None of these timelines fit into a single week in late February.
Yet the system needs Engineers Week precisely because those timelines are terrible for recruitment. A 16-year-old considering engineering can't wait ten years to see if Malachi Rein's path works out. A middle schooler at Engineering Day on February 26 needs inspiration now, not a realistic assessment of the grinding years between enrollment and career impact. The promotional calendar exists because the actual calendar of engineering education would discourage most prospects.
Missouri S&T's approach reveals the machinery clearly. The university stacked its Engineers Week with maximum institutional weight: a national ASEE president on faculty, hundreds of students bused to campus, a state robotics championship, strategic announcements of recent faculty hires.
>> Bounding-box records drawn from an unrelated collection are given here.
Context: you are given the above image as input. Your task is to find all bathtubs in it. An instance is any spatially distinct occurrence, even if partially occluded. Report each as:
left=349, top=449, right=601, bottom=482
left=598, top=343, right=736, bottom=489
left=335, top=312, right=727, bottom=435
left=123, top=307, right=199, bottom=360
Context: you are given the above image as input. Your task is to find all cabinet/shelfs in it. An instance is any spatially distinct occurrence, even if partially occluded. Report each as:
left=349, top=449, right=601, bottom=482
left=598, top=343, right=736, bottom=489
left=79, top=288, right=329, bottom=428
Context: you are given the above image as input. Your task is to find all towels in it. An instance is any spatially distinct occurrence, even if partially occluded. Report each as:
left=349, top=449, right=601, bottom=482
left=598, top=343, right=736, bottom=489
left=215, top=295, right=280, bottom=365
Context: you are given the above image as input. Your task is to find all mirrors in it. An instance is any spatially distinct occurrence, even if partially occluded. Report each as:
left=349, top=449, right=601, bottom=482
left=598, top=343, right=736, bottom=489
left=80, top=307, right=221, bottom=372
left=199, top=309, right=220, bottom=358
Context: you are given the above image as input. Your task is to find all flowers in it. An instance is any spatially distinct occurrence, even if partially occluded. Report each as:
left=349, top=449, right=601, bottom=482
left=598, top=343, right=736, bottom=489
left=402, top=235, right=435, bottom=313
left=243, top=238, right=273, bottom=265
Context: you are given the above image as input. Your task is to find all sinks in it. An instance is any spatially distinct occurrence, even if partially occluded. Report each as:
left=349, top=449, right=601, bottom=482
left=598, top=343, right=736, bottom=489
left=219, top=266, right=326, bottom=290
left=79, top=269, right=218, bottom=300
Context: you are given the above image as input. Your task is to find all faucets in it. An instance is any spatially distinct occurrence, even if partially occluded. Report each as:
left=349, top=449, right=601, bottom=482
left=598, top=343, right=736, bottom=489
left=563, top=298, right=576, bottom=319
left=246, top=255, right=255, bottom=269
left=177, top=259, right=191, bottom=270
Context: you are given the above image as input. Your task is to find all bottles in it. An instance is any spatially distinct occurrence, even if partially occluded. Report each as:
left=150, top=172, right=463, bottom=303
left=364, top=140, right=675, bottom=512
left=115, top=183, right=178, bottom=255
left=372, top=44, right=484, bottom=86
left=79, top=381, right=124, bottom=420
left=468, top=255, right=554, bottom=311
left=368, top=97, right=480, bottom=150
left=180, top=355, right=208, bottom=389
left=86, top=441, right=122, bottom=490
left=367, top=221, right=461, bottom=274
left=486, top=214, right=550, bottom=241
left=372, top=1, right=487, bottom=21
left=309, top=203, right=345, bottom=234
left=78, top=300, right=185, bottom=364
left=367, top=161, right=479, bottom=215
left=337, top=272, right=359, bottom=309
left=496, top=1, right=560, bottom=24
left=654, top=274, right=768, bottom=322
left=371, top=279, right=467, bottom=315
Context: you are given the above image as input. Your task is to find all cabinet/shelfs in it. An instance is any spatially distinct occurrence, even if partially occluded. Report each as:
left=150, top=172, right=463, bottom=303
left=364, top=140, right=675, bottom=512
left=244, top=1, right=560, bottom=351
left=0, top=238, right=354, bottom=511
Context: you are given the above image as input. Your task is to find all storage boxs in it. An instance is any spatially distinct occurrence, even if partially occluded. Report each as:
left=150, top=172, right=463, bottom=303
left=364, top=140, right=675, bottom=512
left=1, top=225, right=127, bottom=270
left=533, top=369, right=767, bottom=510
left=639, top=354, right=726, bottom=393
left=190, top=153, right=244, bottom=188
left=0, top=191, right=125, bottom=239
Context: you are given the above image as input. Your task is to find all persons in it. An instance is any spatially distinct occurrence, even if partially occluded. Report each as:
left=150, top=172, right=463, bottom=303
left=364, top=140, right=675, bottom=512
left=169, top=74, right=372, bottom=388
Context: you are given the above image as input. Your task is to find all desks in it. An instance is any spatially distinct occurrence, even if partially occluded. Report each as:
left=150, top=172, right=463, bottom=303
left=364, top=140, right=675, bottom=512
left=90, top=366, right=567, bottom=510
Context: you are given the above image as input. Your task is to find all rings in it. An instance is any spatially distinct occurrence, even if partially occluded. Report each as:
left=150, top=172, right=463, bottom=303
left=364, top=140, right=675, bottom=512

This isn't deception, it's the synchronized system that engineering education has developed to manufacture appeal during designated windows.
What the Calendar Can't Capture
The facts contain their own contradiction. Maryam Osali is currently a Ph.D. student in mining engineering, meaning she's somewhere in the middle of a multi-year research timeline that won't resolve during any single Engineers Week. Her transformation is in progress, neither complete enough to celebrate as success nor early enough to count as fresh recruitment. She exists in the gap between promotional moments.
Dr. Luks's dual position makes her uniquely positioned to see this tension. As ASEE president, she shapes national policy around engineering education during a documented workforce shortage. The "Transform Your Future" theme she's promoting suggests individual agency and rapid change. As a teaching professor at Missouri S&T, she watches students move through timelines measured in years and decades, their transformations accumulating slowly through coursework, research, failure, and persistence.
The 500 students who attended Engineering Day will not transform their futures in a day. Most won't transform them at all, statistically, the majority won't pursue engineering degrees. Of those who do, some will follow Nguyen's efficient path, but more will face Hutchinson's reality: transformation as a years-long process complicated by circumstances that institutional calendars never acknowledge.
Engineers Week functions because it ignores these truths. It takes the messy, asynchronous reality of engineering education and packages it into a week of synchronized inspiration. The system works not despite this compression but because of it. The alternative would be telling prospective students that transformation takes a decade, costs more than they expect, and produces outcomes that won't be measurable until they're in their thirties.
That's accurate. It's also a terrible recruitment pitch.
The Unanswered Question
Dr. Luks knows all this. She has to. You can't teach engineering for years and lead ASEE without understanding that educational transformation and promotional calendars operate on fundamentally different scales. The question isn't whether Engineers Week accurately represents the timeline of becoming an engineer.
The question is whether engineering education can function without the fiction that it does.